Tidak sedikit pula yang berhijrah menjadi pemukim legal maupun ilegal, niatan awalnya hanyalah mengejar dunia dan mengumpulkan pundi-pundi rial. Tak perlu heran jika mereka hidup bertahun di sana tidak pernah tau ada kajian para “masyayikh” yang dirindukan para penimba ilmu. Mungkin nama imam-imam diharampun luput dari benak mereka, sekelas syeikh Abdurrahman Al-‘ajlan maupun saudaranya syeikh Muhammad Al-‘ajlan pun terkadang mereka tidak tau.

Bertahun-tahun menjadi pemukim tanah haram tidak pernah mengecap indahnya bahasa Arab Fushah, apalagi mempelajari tata bahasanya berupa ilmu Nahwu dan Shorf.

Mekkah sangat menjanjikan dunia, karena segalanya dapat menjadi riyal, mulai dari bisnis travel, tukar mata uang, jasa perantara mencarikan hotel, katering, muthawwif, bisnis jual dam dan hadyu, berjual segala cinderamata dan hadiah-hadiah, sampai segala yang aneh-aneh nama dan khasiatnya. Mulai dari kurma muda, rumput fatimah, hati unta, hingga kadal mesir maupun hagar jahannam…lengkap memenuhi daftar yang dicari para jama’ah.
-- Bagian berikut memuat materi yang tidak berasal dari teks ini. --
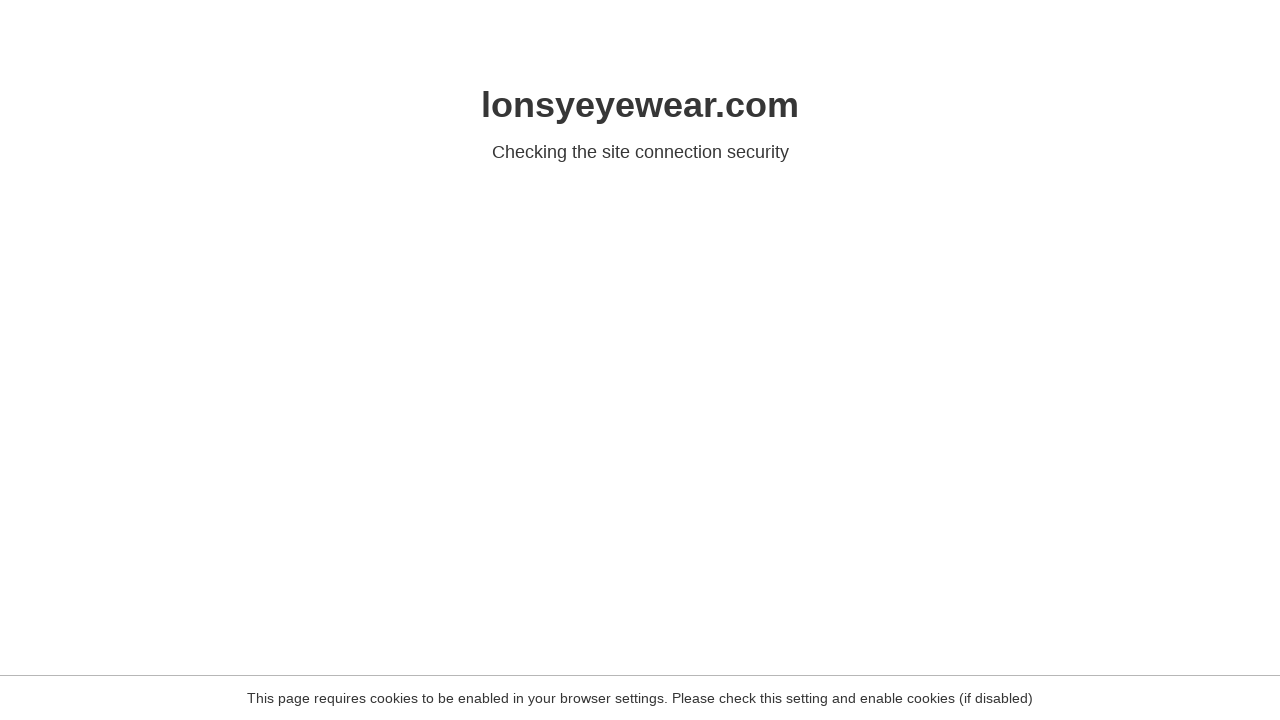

--- FILE ---
content_type: text/html;charset=UTF-8
request_url: https://ru.lonsyeyewear.com/product/acetate-eyeglasses-frame-ls7916/
body_size: 220
content:
<html><head><link rel="icon" href="data:;"><meta http-equiv="refresh" content="0;/.well-known/sgcaptcha/?r=%2Fproduct%2Facetate-eyeglasses-frame-ls7916&y=ipc:192.99.14.133:1768910521.551"></meta></head></html>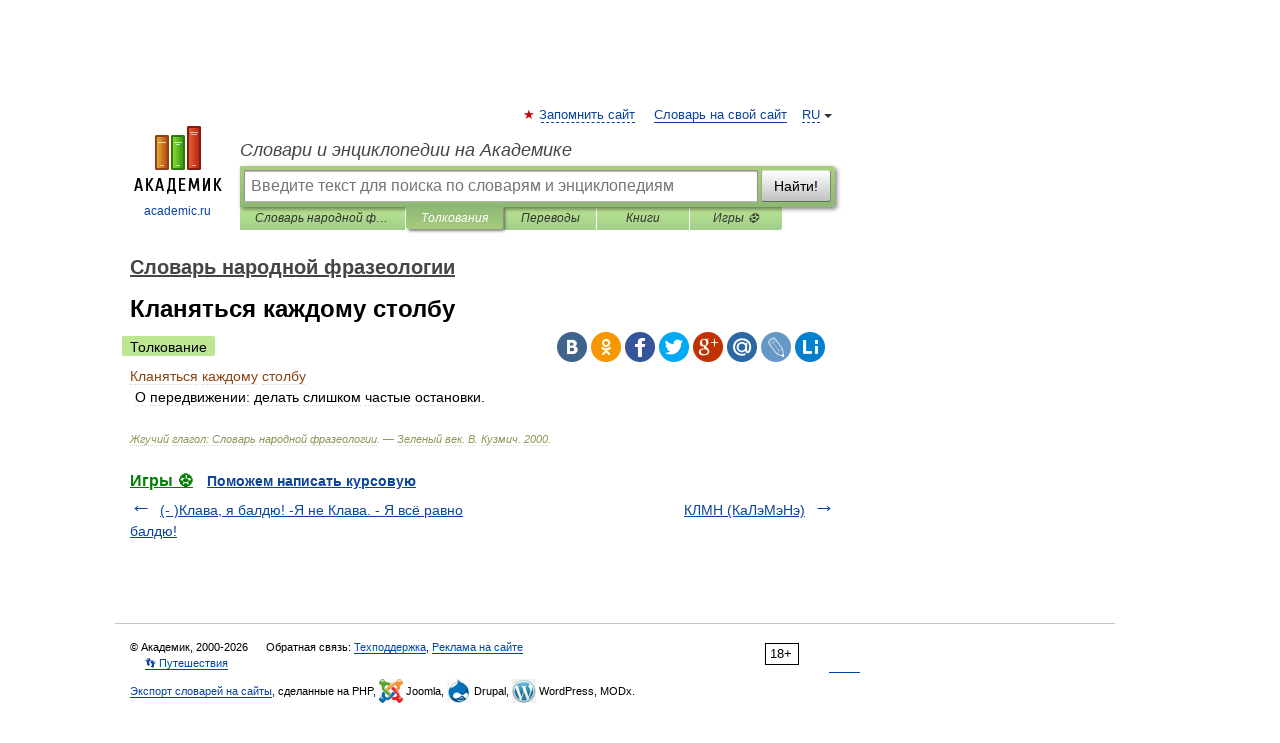

--- FILE ---
content_type: application/javascript; charset=utf-8
request_url: https://fundingchoicesmessages.google.com/f/AGSKWxV8g72tZrR82gqQCffuXu9ksKKC0Lp4LsXsdUgymms3aMSTSzkX9K-PifxF9lzj5n_fEDjAYPqOSpatGqvxu4bLnVMR0tew9rsjEPeOP7MEX1n0riZILx-fiVv59q196rfVHyQ_P5Uck_FNNaLn8Cj0h8IjbVd0_qGF_5DVrkcLBzFVOn3gVnwnMC6Q/_.advertmarket./ads_patron./visitoursponsors./video-ads-management._elements/ads/
body_size: -1289
content:
window['32074fd5-d24a-4b44-bb4d-a3bc886b459c'] = true;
Tapi hanya orang yang dirahmati Allah saja yang faham bahwa Mekah menjanjikan pahala akhirat yang berlimpah, rahmat dan ampunanNya.

Apa artinya keberadaan Abu Lahab dan Abu Jahal di Mekkah yang hanya menjadi sampah yang mengotori dakwah Nabi di sana. Sama dengan sebagian orang yang hanya jadi penjahat mengotori citra kesucian Kota Mekkah. Ada yang berprofesi menjadi pencopet, pencuri uang jamaah dengan berpura menjadi peminta-minta, ada yang jadi “bodyguard” tukang “palak” jamaah dengan bisnis “menciumkan jamaah Hajarul Aswad” untuk kemudian diperas semua uang yang ada di dompetnya.

Negeri suci tidak akan pernah mensucikan seseorang, tetapi iman dan amal sholehnya jualah yang dapat mensucikannya di mata Allah.

Untuk para orang kaya yang dimudahkan umrah tiap tahunnya, untuk para muthawwif, untuk para pekerja travel yang terbiasa mengantar jama’ah pulang-pergi ke Mekkah….

Jangan jadikan perjalanan spritual anda hanyalah kebiasaan dan rutinitas yang kehilngan makna ibadah, khusuk dan syukur…

Menangislah bila airmatamu tak mampu kau tumpahkan di hadapan keagungan Rumah Allah yang begitu mulia.